Bugs are fixed along with regression tests. Here's a recent example: https://www.sqlite.org/src/info/289daf6cee39625e

As far as I can see, these tests come with the same public domain dedication as the rest of the code.

You may be referring to the TH3 tests (https://sqlite.org/th3.html). The main goal (100% branch coverage, 100% MC/DC) would not be achievable for a Rust implementation (or at least an idiomatic Rust implementation …) because of the remaining dynamic run-time checks Rust requires for safety.

  • sqlite also has some runtime checks that are expected to be always true or always false, and solves that by using a custom macro that removes these branches during branch coverage test.

    The same would be possible in Rust. Everything that could panic has a non-panicking alternative, and you could conditionally insert `unreachable_unchecked()` to error handling branches to remove them. That wouldn't be most idiomatic, but SQLite's solution is also a custom one.

> The SQLite3 business model is that SQLite3 is open source but the best test suite for it is proprietary

no.

the business model is services, and a red phone to companies who use sqlite in production. like nokia back in the days when we had these little flip phones, or desk phones had a "rolodesk" built in, or many other embedded uses of a little lovely dependable data store.

the services include porting to and "certification" on specifically requested hardware and OS combinations, with indeed proprietary test suites. now these are not owned by sqlite, but by third parties. which license them to sqlite (the company).

and it started with being paid by the likes of nokia or IBM to make sqlite production ready, add mc/dc coverage, implement fuzzing, etc etc etc.,

their license asks you to do good not evil. and they take that serious and try their best to do the same. their own stuff is to an extreme extend in the public domain.

  • > companies who use sqlite in production

    It's not just old Nokias or desktop phones, nor just embedded sytsems. sqlite is almost everywhere. Adobe, Apple, Microsoft, Google, Mozilla and many other companies use it in very widely deployed software.

  • > > The SQLite3 business model is that SQLite3 is open source but the best test suite for it is proprietary

    > no.

    > the business model is services, and a red phone to companies who use sqlite in production. like nokia back in the days when we had these little flip phones, or desk phones had a "rolodesk" built in, or many other embedded uses of a little lovely dependable data store.

    Members of the SQLite Consortium surely have this "red phone" you speak of. So in what way was my characterization of their business model wrong?

> The U.S. government wants everyone to abandon C/C++

That's the position of two federal agencies, namely, FBI and CISA. They don't describe how this change will reduce CVEs or why the languages they prefer still produce projects with CVEs.
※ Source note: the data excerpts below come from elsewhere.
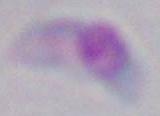
modality = micrograph
identification = Toxoplasma gondii
magnification = 1000x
Report the malaria status of this cell.
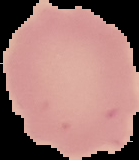

Uninfected.

From a thin blood film. The area outside the segmented cell region is set to black. Image is 139×160 pixels.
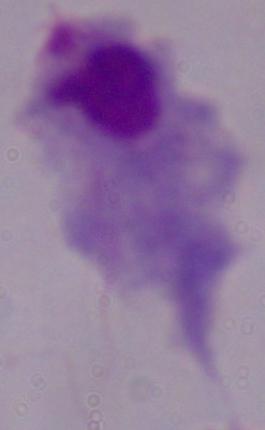
Summary:
  - Identification: trichomonad
  - Modality: photomicrograph
  - Magnification: 1000x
Name the parasite shown.
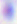
Toxoplasma gondii.

magnification = 400x
modality = photomicrograph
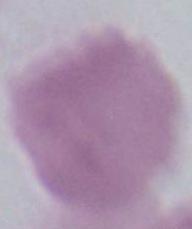

{
  "magnification": "1000x",
  "identification": "erythrocyte",
  "modality": "photomicrograph"
}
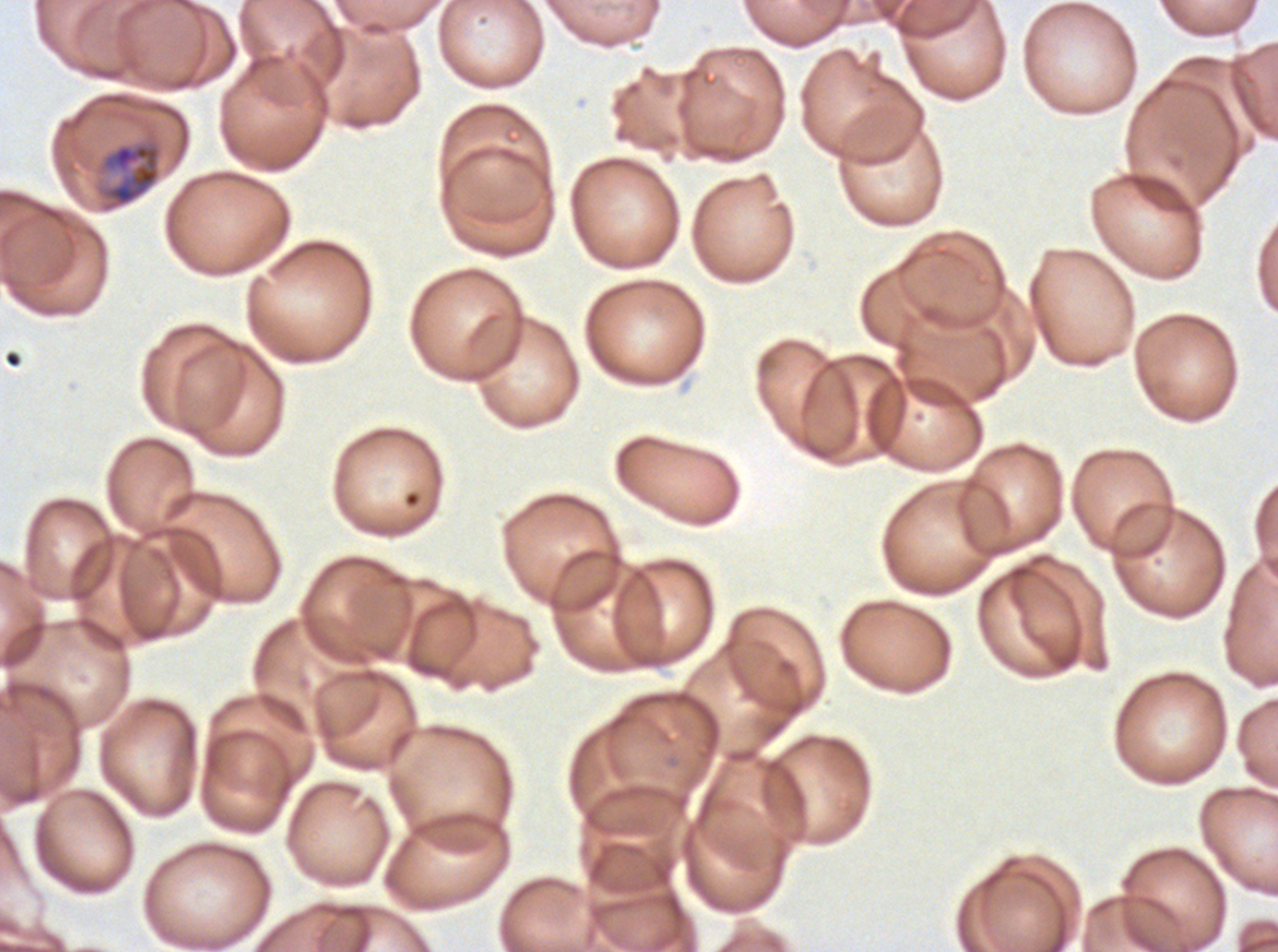
{
  "preparation": "thin blood film",
  "image_size": "1278×952 pixels",
  "stain": "Giemsa",
  "field_of_view": "sub-image separated from a larger composite",
  "specimen": "P. falciparum from a patient in The Gambia, cultured ex vivo for 24 to 48 hours",
  "mid_trophozoite_locations": "approximate bounding rectangles given as corner coordinates in pixels from the top-left: (x1=101, y1=141, x2=162, y2=208)"
}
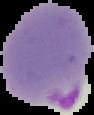

Summary:
  - Image size: 94×115 pixels
  - Preparation: thin blood film
  - Image type: segmented cell region with the area outside set to black
  - Malaria status: parasitized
Evaluate for malaria.
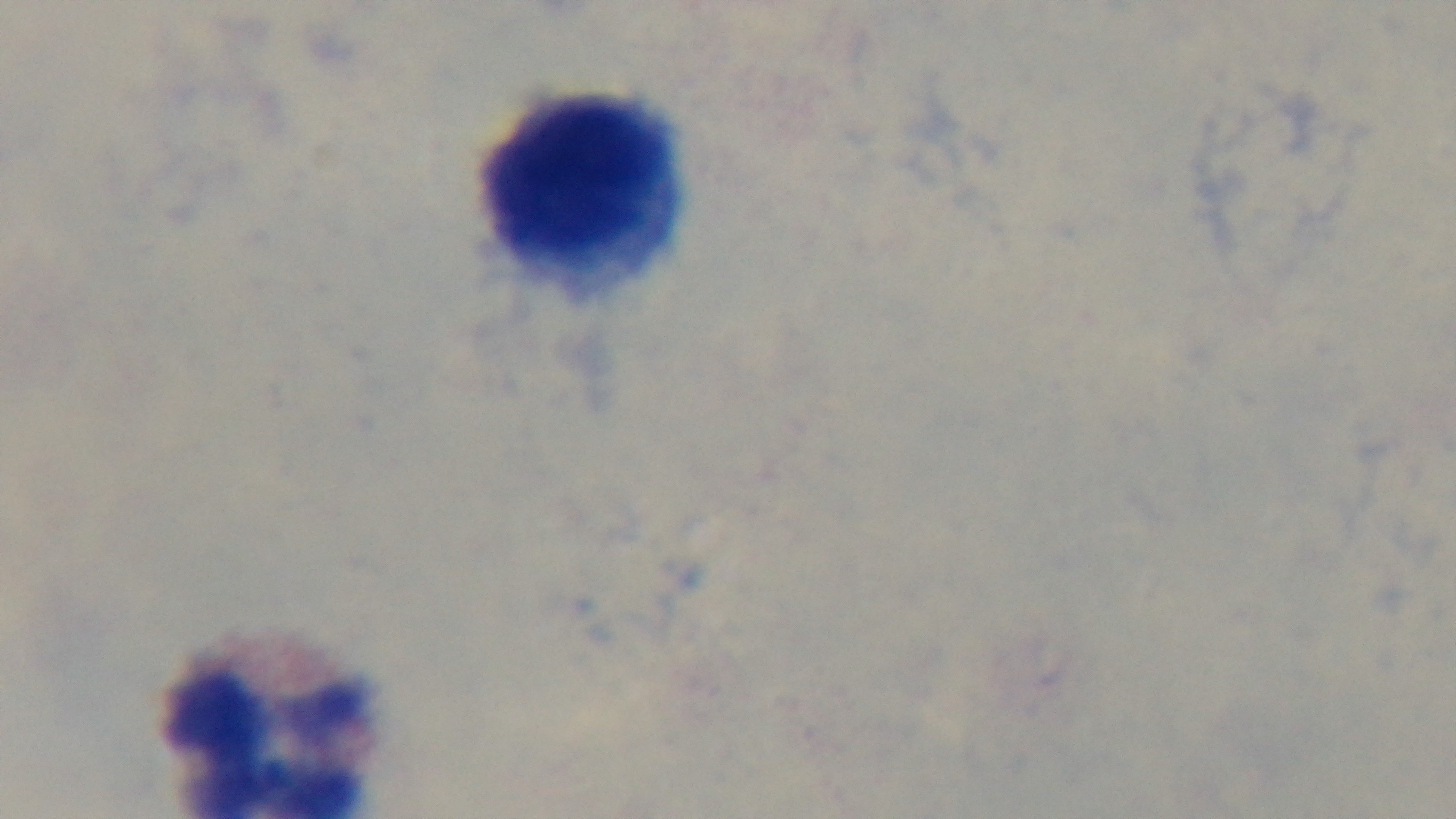
Negative.

Summary:
  - Preparation: thick
  - Stain: Giemsa
  - Capture: mounted 4K digital camera
  - Objective: 100x oil immersion
  - Modality: light microscopy
  - Field of view: single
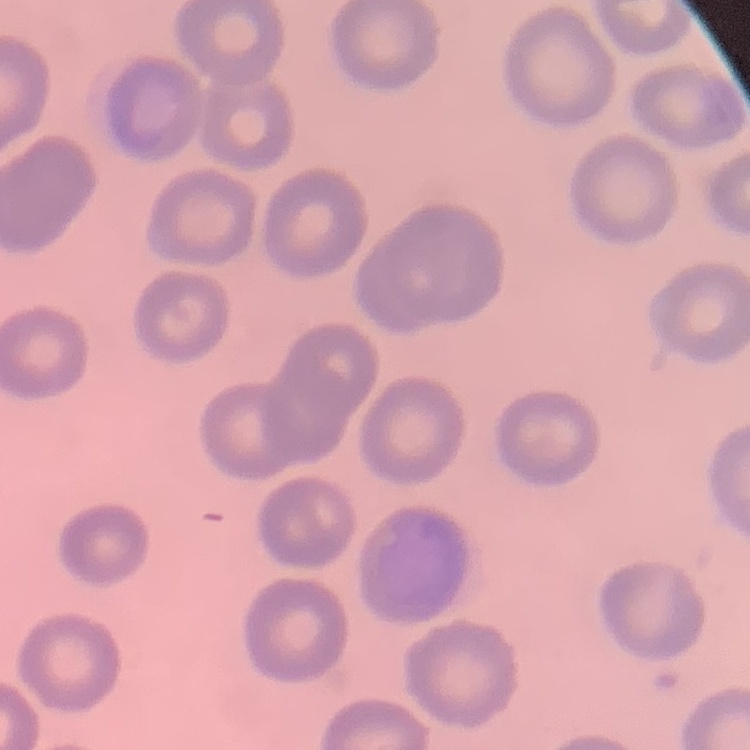
Summary:
  - Erythrocyte morphology: no rouleaux formation
  - Preparation: thin peripheral smear
  - Stain: Field's or Giemsa
  - Image type: square crop of a larger photomicrograph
I don't particularly hold the technical or social acumen of FBI or CISA in particularly high regard and I'm not sure why anyone would by default either. Mostly because they say things like "switch to python!" without once accounting for the fact that python is written in C.

It's an absurd point to invoke as a defense of this idea.

Why does the fork have to gain traction?

You keep and maintain your local fork that does what you need it to do. perhaps if you are charitable you share it with others. but you don't need to do this. and it just adds support burden.

  • If you don't care about traction then you wouldn't seek press for your fork to begin with. TFA is clearly seeking traction.

Also the very rigid testing makes the rewrite a lot easier to validate.

  • ...as long as you can persuade the keepers of the proprietary test suite to agree to run it against your code.

    • Even without that, it’s helpful. It means there is less (no?) undefined behavior that you will need to emulate to maintain compatibility. You can just follow the spec.

      2 replies →

> The U.S. government wants everyone to abandon C/C++ -- how will they do this if they depend on SQLite3?

ABI, the same way you don't need the Linux kernel to be rewritten to remove your app dependency on C/C++

Just stumbled onto this forum. Really, appreciated such a thoughtful and insightful comment. Nice corner of the internet you have here.

  • Welcome to HN! (I'm a mod here.) I'm curious—how did you find us?